> _Exercise description_:
Search the records for the word "over". Copy every line where it appears.

*** Begin section ***

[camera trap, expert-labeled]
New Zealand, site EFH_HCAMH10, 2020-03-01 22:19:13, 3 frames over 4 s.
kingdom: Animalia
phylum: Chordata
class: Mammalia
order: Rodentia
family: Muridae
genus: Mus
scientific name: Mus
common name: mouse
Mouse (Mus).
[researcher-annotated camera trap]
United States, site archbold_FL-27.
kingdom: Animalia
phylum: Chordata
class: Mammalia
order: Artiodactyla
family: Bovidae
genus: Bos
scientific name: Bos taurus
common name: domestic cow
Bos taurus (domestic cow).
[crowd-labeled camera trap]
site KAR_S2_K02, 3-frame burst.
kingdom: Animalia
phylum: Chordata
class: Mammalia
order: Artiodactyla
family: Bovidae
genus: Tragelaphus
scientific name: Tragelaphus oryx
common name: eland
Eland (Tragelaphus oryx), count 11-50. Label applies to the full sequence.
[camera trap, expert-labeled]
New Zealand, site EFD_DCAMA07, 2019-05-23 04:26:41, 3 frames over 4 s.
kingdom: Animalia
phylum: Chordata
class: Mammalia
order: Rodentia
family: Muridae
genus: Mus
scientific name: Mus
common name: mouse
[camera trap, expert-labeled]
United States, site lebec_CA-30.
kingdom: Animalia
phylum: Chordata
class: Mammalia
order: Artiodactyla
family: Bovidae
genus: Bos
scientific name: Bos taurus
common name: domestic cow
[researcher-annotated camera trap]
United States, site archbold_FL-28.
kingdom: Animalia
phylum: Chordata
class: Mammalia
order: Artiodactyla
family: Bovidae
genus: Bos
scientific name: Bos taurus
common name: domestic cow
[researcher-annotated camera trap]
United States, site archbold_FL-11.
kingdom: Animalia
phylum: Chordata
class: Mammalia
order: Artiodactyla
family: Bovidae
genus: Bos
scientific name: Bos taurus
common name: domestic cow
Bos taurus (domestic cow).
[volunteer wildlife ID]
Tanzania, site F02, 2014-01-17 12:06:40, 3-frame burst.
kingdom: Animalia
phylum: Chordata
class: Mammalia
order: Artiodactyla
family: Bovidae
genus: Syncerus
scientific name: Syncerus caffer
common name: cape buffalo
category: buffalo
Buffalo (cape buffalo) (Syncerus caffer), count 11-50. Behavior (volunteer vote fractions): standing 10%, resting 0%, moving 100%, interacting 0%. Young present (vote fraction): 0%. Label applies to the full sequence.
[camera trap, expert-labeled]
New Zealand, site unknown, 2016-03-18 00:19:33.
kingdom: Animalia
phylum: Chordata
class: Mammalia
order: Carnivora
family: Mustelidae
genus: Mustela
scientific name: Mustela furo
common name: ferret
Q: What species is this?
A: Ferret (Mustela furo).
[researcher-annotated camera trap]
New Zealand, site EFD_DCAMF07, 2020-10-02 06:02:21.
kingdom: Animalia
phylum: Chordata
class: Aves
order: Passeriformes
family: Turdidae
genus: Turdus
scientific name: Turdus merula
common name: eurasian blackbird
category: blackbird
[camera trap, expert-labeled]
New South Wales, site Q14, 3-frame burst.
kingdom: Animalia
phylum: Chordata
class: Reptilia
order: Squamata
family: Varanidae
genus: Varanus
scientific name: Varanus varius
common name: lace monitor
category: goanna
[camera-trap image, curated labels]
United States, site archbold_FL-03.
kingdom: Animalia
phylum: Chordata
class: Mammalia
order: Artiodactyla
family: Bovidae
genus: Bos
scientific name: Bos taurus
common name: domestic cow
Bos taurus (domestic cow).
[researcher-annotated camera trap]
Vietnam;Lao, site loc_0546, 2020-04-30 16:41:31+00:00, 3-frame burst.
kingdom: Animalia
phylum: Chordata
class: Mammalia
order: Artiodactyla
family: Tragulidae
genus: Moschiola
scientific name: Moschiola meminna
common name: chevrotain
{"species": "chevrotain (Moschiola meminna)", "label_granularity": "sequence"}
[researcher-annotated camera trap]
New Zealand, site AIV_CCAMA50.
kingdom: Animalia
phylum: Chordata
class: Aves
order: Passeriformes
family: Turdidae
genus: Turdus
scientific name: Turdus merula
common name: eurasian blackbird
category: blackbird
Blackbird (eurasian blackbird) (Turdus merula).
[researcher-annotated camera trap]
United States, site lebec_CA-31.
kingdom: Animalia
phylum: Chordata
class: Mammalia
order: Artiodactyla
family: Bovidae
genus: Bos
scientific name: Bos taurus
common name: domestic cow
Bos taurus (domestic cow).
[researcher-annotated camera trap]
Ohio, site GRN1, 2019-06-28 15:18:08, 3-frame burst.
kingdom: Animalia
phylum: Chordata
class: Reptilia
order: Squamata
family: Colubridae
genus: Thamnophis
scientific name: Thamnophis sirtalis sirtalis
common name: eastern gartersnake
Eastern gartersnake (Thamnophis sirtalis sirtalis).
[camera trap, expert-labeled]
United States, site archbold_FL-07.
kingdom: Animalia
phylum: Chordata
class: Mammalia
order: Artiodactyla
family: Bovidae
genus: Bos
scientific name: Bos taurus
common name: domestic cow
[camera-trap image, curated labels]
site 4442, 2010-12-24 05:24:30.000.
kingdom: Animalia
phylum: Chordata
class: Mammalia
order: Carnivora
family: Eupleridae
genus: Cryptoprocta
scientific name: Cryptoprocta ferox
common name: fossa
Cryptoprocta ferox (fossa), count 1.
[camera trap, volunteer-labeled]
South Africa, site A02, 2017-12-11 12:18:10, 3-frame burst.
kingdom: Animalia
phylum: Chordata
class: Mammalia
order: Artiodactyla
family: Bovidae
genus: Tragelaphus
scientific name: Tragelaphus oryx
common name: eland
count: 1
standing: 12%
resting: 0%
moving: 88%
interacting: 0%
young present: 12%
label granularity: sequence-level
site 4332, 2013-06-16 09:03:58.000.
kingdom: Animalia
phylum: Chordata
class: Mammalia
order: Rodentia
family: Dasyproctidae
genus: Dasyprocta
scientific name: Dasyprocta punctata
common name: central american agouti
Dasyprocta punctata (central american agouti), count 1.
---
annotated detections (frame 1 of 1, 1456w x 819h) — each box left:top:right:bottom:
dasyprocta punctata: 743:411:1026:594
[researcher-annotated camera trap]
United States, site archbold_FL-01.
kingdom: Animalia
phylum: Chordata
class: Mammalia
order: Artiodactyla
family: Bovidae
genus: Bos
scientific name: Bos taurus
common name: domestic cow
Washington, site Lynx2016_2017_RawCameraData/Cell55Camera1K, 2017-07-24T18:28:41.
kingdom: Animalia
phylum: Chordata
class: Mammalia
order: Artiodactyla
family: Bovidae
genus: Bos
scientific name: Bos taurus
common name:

*** End section ***

> _Response to the task_:
New Zealand, site EFH_HCAMH10, 2020-03-01 22:19:13, 3 frames over 4 s.
New Zealand, site EFD_DCAMA07, 2019-05-23 04:26:41, 3 frames over 4 s.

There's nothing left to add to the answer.